History Professor’s book selected as one of top five best non-fiction works of 2024, in The Conversation

In May 2024, History Professor Stephen Brooke published his new book London, 1984: Conflict and Change in the Radical City which was recently celebrated by The Conversation as one of the top 5 best non-fiction books of 2024 according to their experts. Recommended by Keiran Connell, a senior lecturer in contemporary British history at Queen’s University in Belfast, The Conversation calls the book “a powerful study of a city – and a country – at a political crossroads.”

Published by Oxford University Press, London, 1984 provided a revealing new view of London in the 1980s, exploring a conflicted city divided by radical politics and the conservative government.
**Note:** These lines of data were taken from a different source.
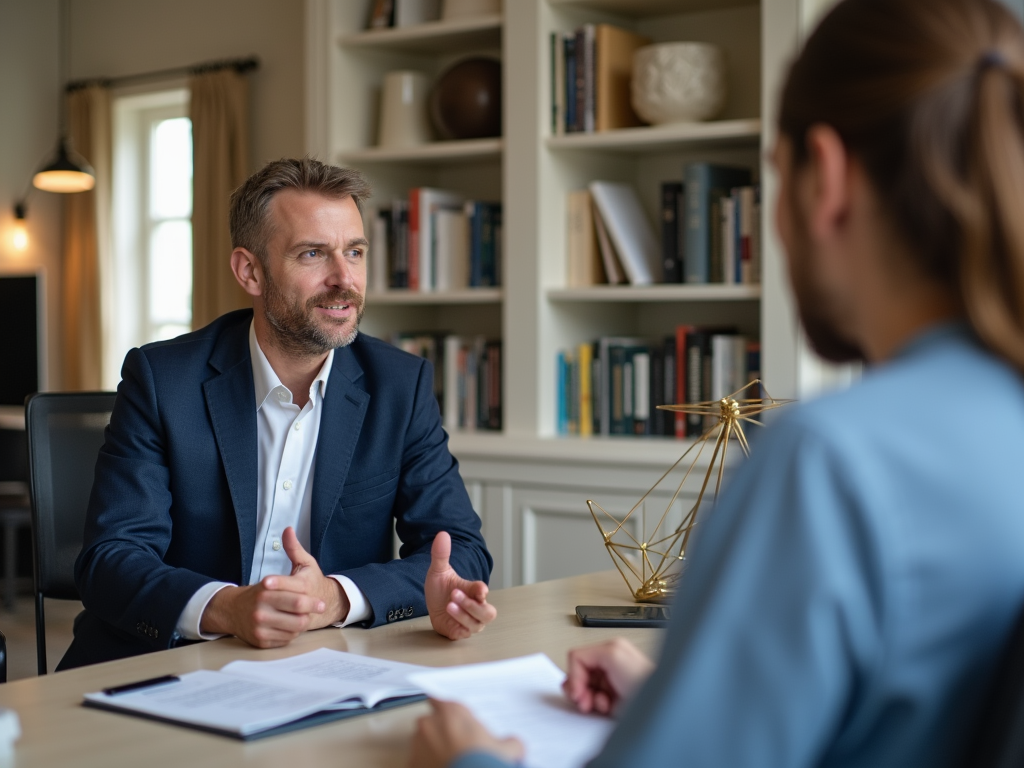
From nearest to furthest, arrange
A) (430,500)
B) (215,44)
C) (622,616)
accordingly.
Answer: (622,616), (430,500), (215,44)

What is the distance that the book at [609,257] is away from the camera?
337 cm

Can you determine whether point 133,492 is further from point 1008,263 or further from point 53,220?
point 53,220

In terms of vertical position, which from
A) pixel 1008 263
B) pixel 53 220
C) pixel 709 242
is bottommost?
pixel 1008 263

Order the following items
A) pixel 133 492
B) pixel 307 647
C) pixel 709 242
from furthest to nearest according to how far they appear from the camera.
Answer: pixel 709 242 → pixel 133 492 → pixel 307 647

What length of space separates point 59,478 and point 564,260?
176 centimetres

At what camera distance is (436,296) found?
362 centimetres

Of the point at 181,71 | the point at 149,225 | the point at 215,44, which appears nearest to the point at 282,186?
the point at 215,44

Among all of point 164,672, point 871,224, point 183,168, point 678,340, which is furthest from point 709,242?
point 183,168

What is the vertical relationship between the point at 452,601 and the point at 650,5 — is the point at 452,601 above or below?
below

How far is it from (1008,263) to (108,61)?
5588 mm

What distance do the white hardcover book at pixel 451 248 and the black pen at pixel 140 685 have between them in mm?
2499

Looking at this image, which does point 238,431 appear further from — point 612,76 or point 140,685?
point 612,76

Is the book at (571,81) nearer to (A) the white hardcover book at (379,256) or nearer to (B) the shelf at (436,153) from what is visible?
(B) the shelf at (436,153)

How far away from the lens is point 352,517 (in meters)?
1.99
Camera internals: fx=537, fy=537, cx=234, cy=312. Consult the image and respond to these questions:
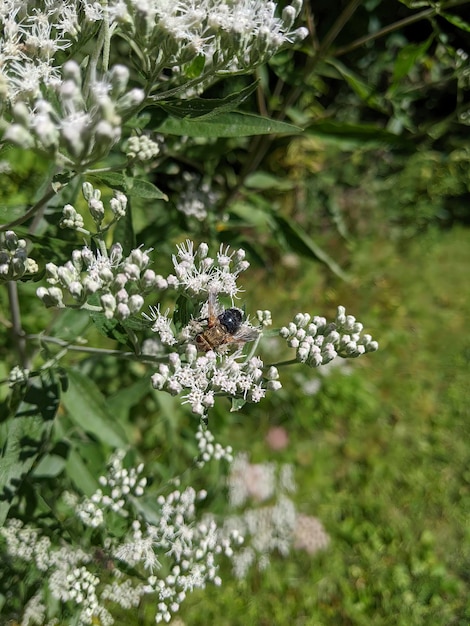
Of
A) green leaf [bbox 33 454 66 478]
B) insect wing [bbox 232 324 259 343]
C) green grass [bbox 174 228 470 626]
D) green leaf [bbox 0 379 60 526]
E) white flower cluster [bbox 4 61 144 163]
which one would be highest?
white flower cluster [bbox 4 61 144 163]

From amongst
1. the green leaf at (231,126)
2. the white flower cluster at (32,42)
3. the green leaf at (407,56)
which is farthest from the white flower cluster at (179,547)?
the green leaf at (407,56)

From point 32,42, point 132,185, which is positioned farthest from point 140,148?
point 32,42

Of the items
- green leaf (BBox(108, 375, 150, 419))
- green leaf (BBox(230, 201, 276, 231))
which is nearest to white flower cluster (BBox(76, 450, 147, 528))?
green leaf (BBox(108, 375, 150, 419))

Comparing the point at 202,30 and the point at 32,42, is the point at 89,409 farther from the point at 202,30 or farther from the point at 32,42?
the point at 202,30

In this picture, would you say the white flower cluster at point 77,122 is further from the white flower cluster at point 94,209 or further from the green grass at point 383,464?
the green grass at point 383,464

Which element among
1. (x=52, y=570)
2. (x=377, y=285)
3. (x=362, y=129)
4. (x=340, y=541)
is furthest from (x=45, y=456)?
(x=377, y=285)

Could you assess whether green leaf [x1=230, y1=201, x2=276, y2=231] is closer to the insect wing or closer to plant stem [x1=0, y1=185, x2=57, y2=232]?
the insect wing
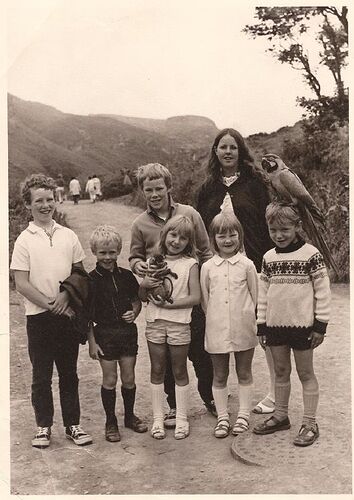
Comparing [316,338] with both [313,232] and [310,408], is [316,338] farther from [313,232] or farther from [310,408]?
[313,232]

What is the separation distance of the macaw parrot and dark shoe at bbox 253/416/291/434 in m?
0.89

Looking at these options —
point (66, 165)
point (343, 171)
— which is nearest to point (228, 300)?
point (343, 171)

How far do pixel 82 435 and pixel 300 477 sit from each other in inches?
44.9

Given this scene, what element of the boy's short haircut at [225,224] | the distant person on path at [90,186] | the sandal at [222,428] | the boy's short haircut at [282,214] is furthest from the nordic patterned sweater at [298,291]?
the distant person on path at [90,186]

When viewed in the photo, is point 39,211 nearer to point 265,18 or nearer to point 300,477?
point 300,477

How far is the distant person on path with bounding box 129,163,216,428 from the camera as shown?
10.9 feet

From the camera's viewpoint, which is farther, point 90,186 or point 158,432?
point 90,186

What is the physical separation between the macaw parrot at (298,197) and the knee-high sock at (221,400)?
0.90 metres

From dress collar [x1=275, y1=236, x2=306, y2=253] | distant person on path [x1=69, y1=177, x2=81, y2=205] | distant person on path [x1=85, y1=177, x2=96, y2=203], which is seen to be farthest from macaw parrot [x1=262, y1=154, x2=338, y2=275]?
distant person on path [x1=85, y1=177, x2=96, y2=203]

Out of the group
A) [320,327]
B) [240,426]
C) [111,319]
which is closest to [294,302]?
[320,327]

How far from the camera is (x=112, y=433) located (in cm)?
333

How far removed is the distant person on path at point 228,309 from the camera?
3254 millimetres

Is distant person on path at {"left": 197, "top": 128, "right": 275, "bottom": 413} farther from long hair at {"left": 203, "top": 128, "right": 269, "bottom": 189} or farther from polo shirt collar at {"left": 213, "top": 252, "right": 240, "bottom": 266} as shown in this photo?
polo shirt collar at {"left": 213, "top": 252, "right": 240, "bottom": 266}

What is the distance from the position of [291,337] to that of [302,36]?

This period was filled with turmoil including racial violence, poverty and policing, as well as significant struggles for gay and lesbian rights, the economy, neoliberalism and other global issues of the time.

London, 1984 was selected alongside 4 other top non-fiction books including Melting Pot by Rachel Cockerell, Less by Patrick Grant, Cursed by Charlie Engman and The Lie of the Land by Guy Shrubsole.

Stephen Brooke is a Professor of History in the Faculty of Liberal Arts & Professional Studies at York University. He is a historian of twentieth-century Britain, with a speciality in politics, gender, sexuality and culture. He is also the author of Sexual Politics: Sexuality, Family Planning and the British Left from the 1880s to the Present Day (Oxford, 2012), as well as articles on the photographer Roger Mayne, on Britain in the 1980s and on themes of love and romance in popular music and film in the twentieth century.